What is Apache Spark Architecture?
Apache Spark is a centralized processing system that is used for extensive data processing. Spark provides such performance for batch as well as streaming data. It uses a DAG scheduler, a physical execution engine, and a query optimizer to achieve this. Spark allows high-level operators to create applications. Spark can be used from Python, Scala, R, and SQL.
Apache Spark provides a rich set of libraries which includes GraphX for graph processing, MLlib for machine learning, SQL for structure data processing and streaming. These libraries can be consolidated in an application. Spark can run on a standalone cluster mode such as Hadoop YARN, Kubernetes, EC2, Mesos, and so on. Spark can process data that is stored on Alluxio, HDFS, HBase, Hive, Cassandra, and many other sources.
Apache Spark has a layered architecture in which all components of Spark are lightly attached.
Apache Spark is based on two main concepts.
- Resilient Distributed Dataset (RDD)
- Directed Acyclic Graph (DAG)
Let us understand each concept.
RDD - Resilient Distributed Dataset
RDD stands for Resilient Distributed Dataset which is the main abstraction of Spark. RDD is a collection of elements that are partitioned across the nodes of the cluster and operated in parallel. RDD is automatically rebuilt upon failures and it can be persisted in memory. The basic operations performed on RDD are map, filters, and persist.
RDD Operations
There are two types of operations supported by RDD.
1. Transformations
2. Actions
Let us understand both operations.
1. Transformations
- It is a set of operations that define how RDD would be transformed.
- A new data set is created from an existing dataset.
- Example of Transformations are :- map(),filter(),flatMap() etc.
2. Actions
- Actions are the computation performed on the dataset. After computation, the output is returned to the driver program.
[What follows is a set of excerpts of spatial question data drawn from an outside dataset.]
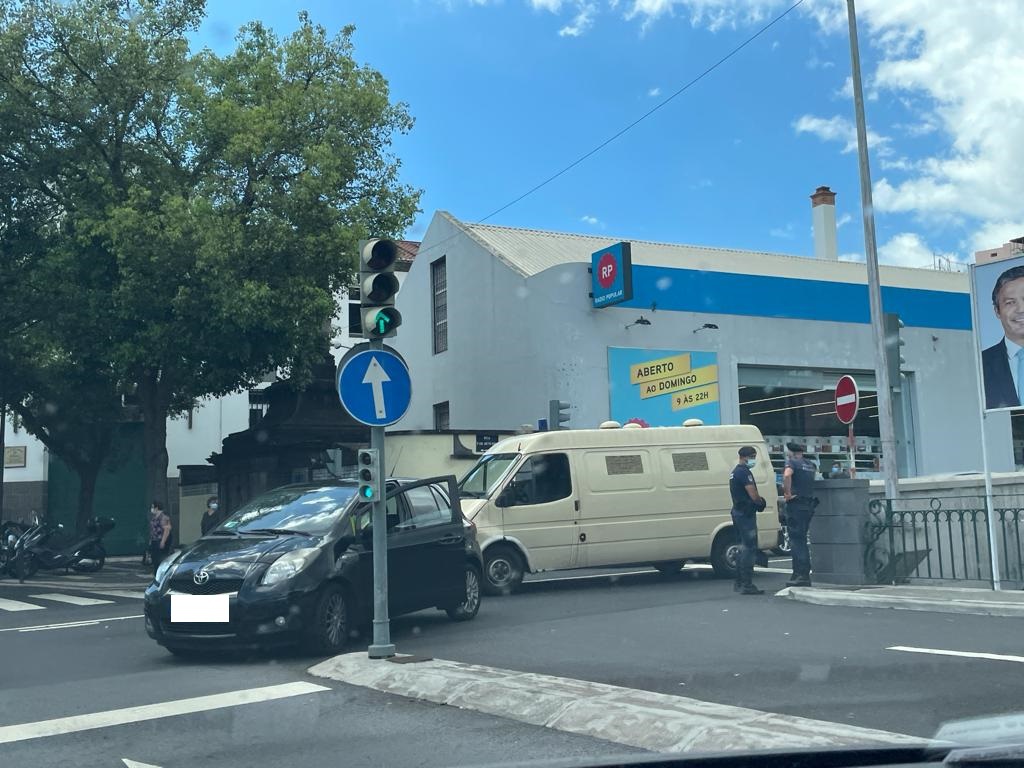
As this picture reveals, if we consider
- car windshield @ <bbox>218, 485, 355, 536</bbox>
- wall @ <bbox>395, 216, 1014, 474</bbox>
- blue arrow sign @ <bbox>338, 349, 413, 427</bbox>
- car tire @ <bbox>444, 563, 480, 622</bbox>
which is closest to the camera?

- Example of Actions are:- reduce(), collect(),count(),first() etc.
Apache Spark Execution And Architecture Workflow
Let us understand the Apache Spark Architecture execution using the below steps.
- When a user submits a Spark job then it runs as a driver program on the Master Node of Spark cluster.
- A driver program contains a Spark context that tells Spark about cluster access detail. SparkContext can be created by building a SparkConf object which has detail about the user’s application.
- Below lines of codes can be used to create a Spark context.
- Now spark context connect with the cluster manager for managing jobs.
- Spark context and driver program work together and take care of the jobs in the cluster.
- Now job divides into multiple tasks and gets distributed on slave nodes.
- Slave nodes are responsible for the execution of tasks on partitioned RDD and the result will be sent to Spark context.
Let us understand the Apache Spark Architecture workflow.
- An application client submits a Spark code; post that driver will convert that code into a logical directed acyclic graph called DAG.
- Now logical directed acyclic graph will be converted into a physical execution plan and after converting it into a physical execution plan it creates physical execution units that are rushed and sent to cluster for execution.
- Now driver program asks for resources from the Cluster manager and the Cluster manager originates executors in worker nodes.
- Driver program will keep monitoring all execution tasks and after compilation of tasks, the result will be sent to Spark context.